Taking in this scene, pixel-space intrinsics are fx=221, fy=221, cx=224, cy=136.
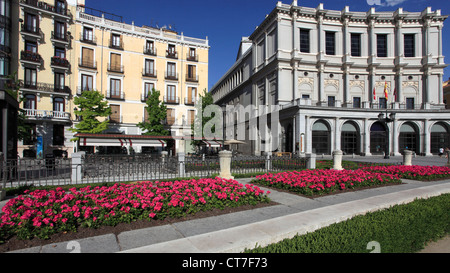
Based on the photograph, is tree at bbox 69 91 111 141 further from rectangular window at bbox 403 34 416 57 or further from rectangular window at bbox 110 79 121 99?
rectangular window at bbox 403 34 416 57

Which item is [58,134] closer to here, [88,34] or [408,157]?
[88,34]

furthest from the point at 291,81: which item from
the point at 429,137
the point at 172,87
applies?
the point at 429,137

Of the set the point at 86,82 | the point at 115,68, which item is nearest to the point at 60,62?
the point at 86,82

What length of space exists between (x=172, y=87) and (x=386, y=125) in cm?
3223

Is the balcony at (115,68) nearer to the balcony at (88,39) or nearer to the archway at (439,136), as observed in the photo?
the balcony at (88,39)

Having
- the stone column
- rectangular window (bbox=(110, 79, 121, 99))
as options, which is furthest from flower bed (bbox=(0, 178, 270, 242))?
rectangular window (bbox=(110, 79, 121, 99))

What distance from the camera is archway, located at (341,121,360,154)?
32.3 metres

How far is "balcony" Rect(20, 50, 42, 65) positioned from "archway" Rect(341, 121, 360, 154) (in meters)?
42.1

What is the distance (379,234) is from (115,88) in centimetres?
3510

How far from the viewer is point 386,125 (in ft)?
103

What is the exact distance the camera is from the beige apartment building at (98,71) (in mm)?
28109

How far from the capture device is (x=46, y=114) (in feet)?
93.4

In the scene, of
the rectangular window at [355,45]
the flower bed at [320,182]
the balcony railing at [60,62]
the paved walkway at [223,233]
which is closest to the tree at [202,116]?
the balcony railing at [60,62]
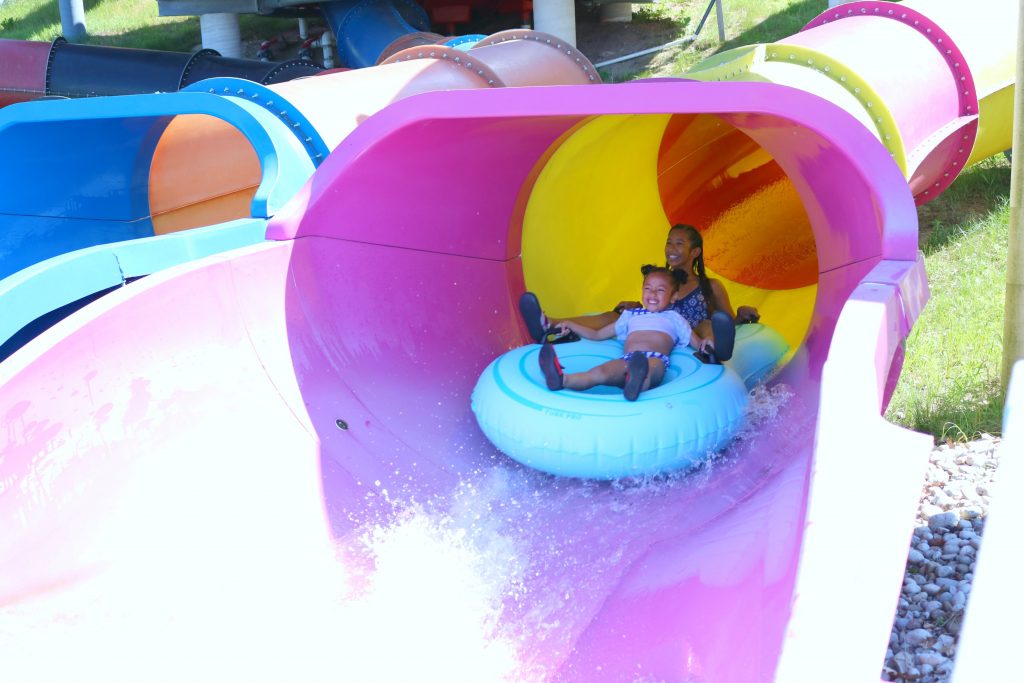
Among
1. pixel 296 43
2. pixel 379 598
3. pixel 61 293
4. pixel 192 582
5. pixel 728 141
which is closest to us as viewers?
pixel 192 582

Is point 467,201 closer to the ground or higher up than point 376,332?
higher up

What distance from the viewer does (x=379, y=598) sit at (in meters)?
2.71

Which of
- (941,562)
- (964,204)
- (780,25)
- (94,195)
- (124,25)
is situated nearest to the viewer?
(941,562)

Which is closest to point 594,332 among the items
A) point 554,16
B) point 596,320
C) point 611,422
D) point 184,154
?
point 596,320

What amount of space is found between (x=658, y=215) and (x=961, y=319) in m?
1.44

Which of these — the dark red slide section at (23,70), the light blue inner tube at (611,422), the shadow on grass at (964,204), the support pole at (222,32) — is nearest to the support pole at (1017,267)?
the light blue inner tube at (611,422)

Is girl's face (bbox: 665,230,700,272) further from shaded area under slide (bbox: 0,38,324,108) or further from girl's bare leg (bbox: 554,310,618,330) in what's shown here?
shaded area under slide (bbox: 0,38,324,108)

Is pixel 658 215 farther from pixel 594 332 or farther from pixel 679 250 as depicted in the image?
pixel 594 332

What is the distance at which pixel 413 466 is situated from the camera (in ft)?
10.7

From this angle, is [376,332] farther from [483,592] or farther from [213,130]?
[213,130]

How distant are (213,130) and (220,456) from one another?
371 centimetres

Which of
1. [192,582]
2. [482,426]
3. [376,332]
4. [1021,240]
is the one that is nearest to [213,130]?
[376,332]

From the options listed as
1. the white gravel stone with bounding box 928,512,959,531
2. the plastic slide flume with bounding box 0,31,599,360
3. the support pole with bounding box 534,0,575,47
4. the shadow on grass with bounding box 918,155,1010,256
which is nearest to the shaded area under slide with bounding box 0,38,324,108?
the plastic slide flume with bounding box 0,31,599,360

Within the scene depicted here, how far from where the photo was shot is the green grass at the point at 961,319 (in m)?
3.49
◇ ◇ ◇ ◇ ◇
Find each line in the rows above that contains the word "here", and copy those lines.

Which item is [58,134] closer to here, [88,34] or [408,157]?
Is girl's face (bbox: 665,230,700,272) further from shaded area under slide (bbox: 0,38,324,108) or further from girl's bare leg (bbox: 554,310,618,330) in what's shown here?
Within the scene depicted here, how far from where the photo was shot is the green grass at the point at 961,319 (in m)?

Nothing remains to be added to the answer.